Purification costs will increase with the use of more chemicals to remove the phosphorous, Carlstedt said.
The chemical process is projected to double the amount of sludge by-product the Wilmore treatment plant will produce, which also increases the cost of its removal from the 500,000-gallon tank.
Currently, the plant’s tank is at capacity and an outside contractor comes in every three to four months to elevate some but not all of the tank’s contents. What Carlstedt is proposing is the purchase of a belt-filter press.
The press turns the sludge into a “cake” that can be used for fertilizer on farms. The purchase of the press would be significant, he said; however, the city of Wilmore would save in the long run by offsetting the cost of using an outside contractor with a mobile press.
“This is very much the norm,” said Bob Smallwood, project engineer for GRW, which has been working with Wilmore on the waste-management plans. “I went all around Kentucky, and all your neighbors have a press already. You may be the only city in Kentucky that doesn’t — Nicholasville, Lexington, Lawrenceburg, Georgetown, Midway, Winchester, et cetera.”

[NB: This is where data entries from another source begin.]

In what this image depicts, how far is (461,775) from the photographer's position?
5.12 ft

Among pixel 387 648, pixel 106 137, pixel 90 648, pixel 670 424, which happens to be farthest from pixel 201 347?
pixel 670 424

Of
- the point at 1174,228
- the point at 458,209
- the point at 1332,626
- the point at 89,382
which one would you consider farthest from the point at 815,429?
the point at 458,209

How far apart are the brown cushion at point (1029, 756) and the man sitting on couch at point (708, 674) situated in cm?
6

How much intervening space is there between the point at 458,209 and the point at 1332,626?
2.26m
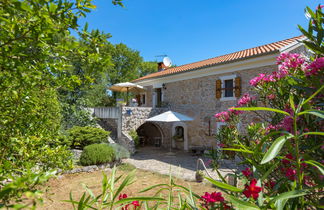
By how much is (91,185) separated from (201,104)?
294 inches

The purchase of the press is not the only significant cost of the expansion. The city does not own the land where the sludge-handling facility is planned to be built. The property is owned by farmer David “Shea” Rhorer with an estimated appraisal of $80,000. Carlstedt also needs to initiate a “request for qualifications” process to select an engineering firm to design the project. And finally, he needs to begin the Community Development Block Grant application process to pursue possible funding. Wilmore City Council has approved the department’s request to move forward and return with a completed proposal.
The sludge-handling project is just a part of a much bigger $10 million plan to create a 2-million-gallons-a-day plant, which was the original proposal by Carlstedt in 2004. The proposed sludge-handling facility would be built in a way to accommodate further expansion.
“We had a glorious decade between 1997-07 where the city was growing tremendously,” he said. “Around 2008, our growth in the community started to flatline, and what we know now is that our treatment water capacity is fine for a community that’s not growing very much, so we don’t need a facility plant that can handle 2 million gallons of wastewater quantity — yet.”